Johnny clears his throat. “I assure you our firm is more than competent. If I may continue, I think you will be impressed with our plans. In addition to commercial enterprises, we’ll be cleaning up the streets, building shelters to help get homeless youths off the streets, graffiti artists will become mural painters…”
“What about the toll roads??” Sampson shouts. “All toll roads in south L. A. are under our management. Are you tearing those up? We will expect compensation!!” Madam Elena rolls her eyes. “You go something to say, pale face?”
“As a matter of fact, yes. I was just wondering why your kind is even allowed out from your holes. Perhaps we should build a few additional bridges if it’ll keep more trolls out of sight.”
Sampson bellows in rage. The faeries snicker. Johnny attempts to make peace as Sampson goes off on a roll, informing Johnny that he is incompetent, his firm is garbage, wolves are idiots, vampires are idiots, the BBB is going to hear about this, the Trolls Union will hear about this, the whole internet will hear about this!
Finally, another excrutiating hour later, the investors file out of the room, grumbling unhappily, none stopping to shake his hand. The best he could do was get a “tentative” from Sampson and the fearies. Madam Elena breezes past him, informing him that her team will be in touch about the board position. Johnny sighs in defeat. He’s failed. The alphas will be angry, the betas will have a good laugh, and he will be an omega the rest of his life.
“Could we have a word?”
He looks up. A man in a pinstripe suit and very expensive shoes is standing before him. He’d sat in the back of the room, and had been so quiet that Johnny forgot all about him in the fray. He’s average height, with a smile just friendly enough.
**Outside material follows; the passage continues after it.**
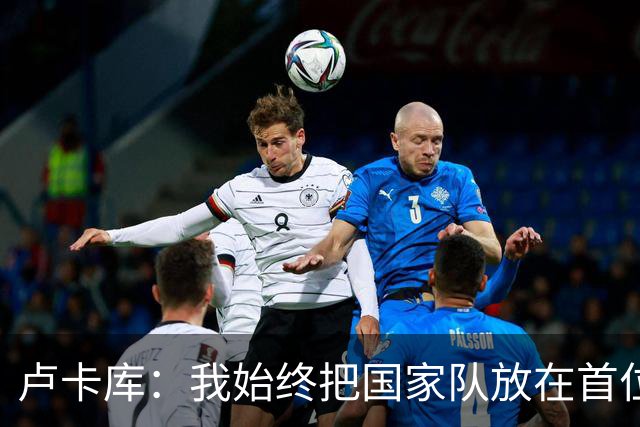 卢卡库：我始终把国家队放在首位然后才是自己 西班牙队非常难缠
“Yes,” he says quickly. “Please, sit. Mr. Sholls, right?”
“That’s correct.” Sholls sits and looks Johnny up and down. “You know, John, the others may have their hangups, but I believe in your project. I see opportunity. As the representative of my group, I’d like to pledge our support.”
“Really?” Johnny brightens. “Thank you, sir! Do you happen to know the amount you would be willing to pledge?”
“One hundred percent.”
Johnny can’t believe it. He had just successfully funded the entire south side project for his firm! “That’s wonderful!”
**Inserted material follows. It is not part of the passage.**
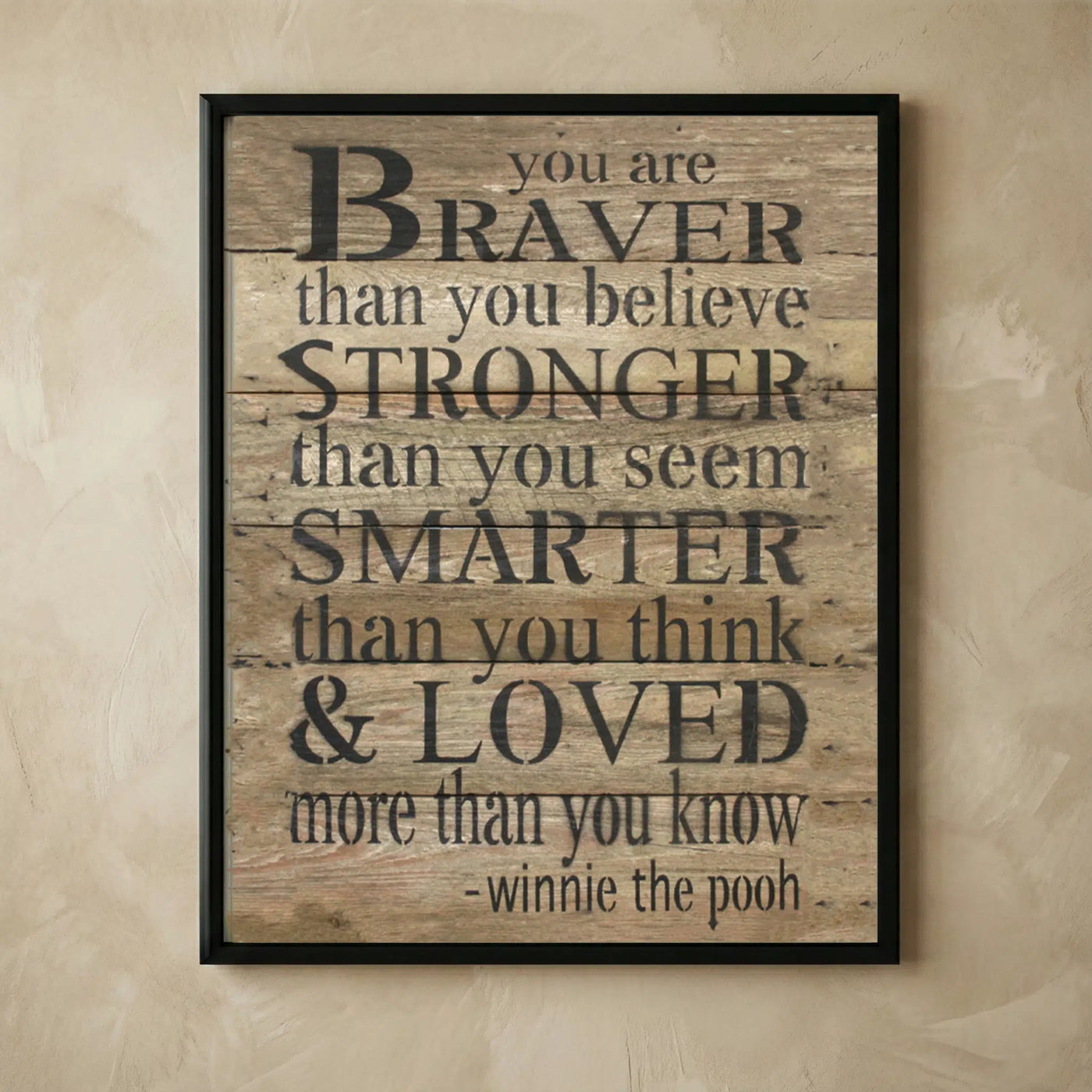 You Are Braver Winnie The Pooh wall decor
Sholls raises a hand. “There’re a few caveats.”
“Oh, um…”
“First, I’d like to you dump that sad bunch that just walked out of here. The Human Group will fund your entire project, so that shouldn’t be a problem.”
Johnny hesitates. “Well, I guess so.”
“And being your sole investor, I think we’ll want to make this project a little more human-friendly, don’t you think? We would prefer not to have unsightly bridges and ponds in the middle of the city, and we hate paying for our roads. Temples are a troublesome bunch, and recycling plants are just an expense in the long run. I will appoint a team to consult with your board. You may encounter some PR trouble with the other groups, but leave that to us. After all, law and lobby are what my kind does best. Do we have a deal?”
Johnny hesitates. It sounds an awful lot like his firm would be taking over the south side in title only. But, he told himself, what difference does it make? An investor is an investor, and surely the alphas can’t be upset about relinquishing a little control to the humans?
“Deal,” he says, and they shake on it. Johnny packs up his things and heads out, hoping this deal won’t land him in the doghouse.